Therefore, more and more indigenous organizations and smallholder organizations are critical of "climate solutions" based on market logic that do not solve the basic problem, that is, the fossil fuel dependence of the system, the growth zeal of capitalism and the rampant consumption. While counterfeit solutions are being tested, the industrialized and high-consumption groups in the world continue to support the extraction of fossil fuels and their use. Mother Earth's fever is rising and COP meetings are mainly occasions when world leaders state the feverish condition without wanting to stop the causes of the fever.
Requires investment in small farms
As an alternative to the climate crisis, indigenous peoples, small farmers and farm workers have demanded a conscious investment in small-scale agriculture. This provides us with food, is low-energy, provides jobs and cools the planet as it binds carbon dioxide. In order to achieve food sovereignty and energy sovereignty, countries must invest in becoming self-sufficient in locally produced food production as well as energy supply through small-scale sustainable energy facilities.
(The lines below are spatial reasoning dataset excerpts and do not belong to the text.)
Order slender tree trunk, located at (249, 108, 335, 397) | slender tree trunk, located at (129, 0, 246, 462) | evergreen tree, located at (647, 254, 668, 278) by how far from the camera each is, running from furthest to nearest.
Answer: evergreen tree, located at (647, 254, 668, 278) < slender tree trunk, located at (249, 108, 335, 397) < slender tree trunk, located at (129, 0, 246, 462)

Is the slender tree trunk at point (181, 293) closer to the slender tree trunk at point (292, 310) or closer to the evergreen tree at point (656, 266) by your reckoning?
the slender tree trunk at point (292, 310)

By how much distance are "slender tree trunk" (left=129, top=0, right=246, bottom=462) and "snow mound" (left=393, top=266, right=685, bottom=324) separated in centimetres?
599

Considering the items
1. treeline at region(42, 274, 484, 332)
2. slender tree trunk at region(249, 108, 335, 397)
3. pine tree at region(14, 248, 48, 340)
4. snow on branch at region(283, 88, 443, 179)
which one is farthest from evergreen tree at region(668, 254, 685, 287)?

The popular movements in Latin America have also presented proposals for other measures to secure the planet's future. During the People's Climate Conference in Cochabamba, Bolivia in 2010, one of the key proposals was to provide the planet with legal protection. This is expressed in the Declaration of the Rights of Mother Earth, a proposal that the Bolivian government presented to the UN.
Wants to set up climate tribunals
Another proposal was to set up Climate Tribunals which, like the International Tribunals that rule on war crimes, could hold companies that commit environmental and climate crimes accountable and possibly convict them of "ecocide" or environmental killings. In addition to these proposals, there was also a worldwide referendum on the climate. Something that would be educational, counteract the democratic deficit that characterizes the COP meetings and engage people behind climate goals.
All of these proposals require fundamental changes to today's systems and challenge us to think about other ways of organizing the world and the management of nature, including humans. The popular movements in the global south want to counteract climate change with system change. But the indigenous movement also wants to move away from systems where nature is seen only as a source of resources and away from the idea that development is synonymous with unstoppable material and economic growth. A paradigm shift that in the Latin American discussion goes by the name: The Society of the Good Life. A society based on harmony between people and nature.
The Swedish government should take these perspectives and show this by:
- To sign the UN Convention ILO 169 which gives the Sami people recognition.
- To work for the Rome Statute to be supplemented with the crime of environmental murder (ecocide).
- That aid and other resources be allocated to projects that make it easier for indigenous organizations and smallholders to develop climate change proposals.
- To generally pursue a line that emphasizes climate justice and change with popular influence.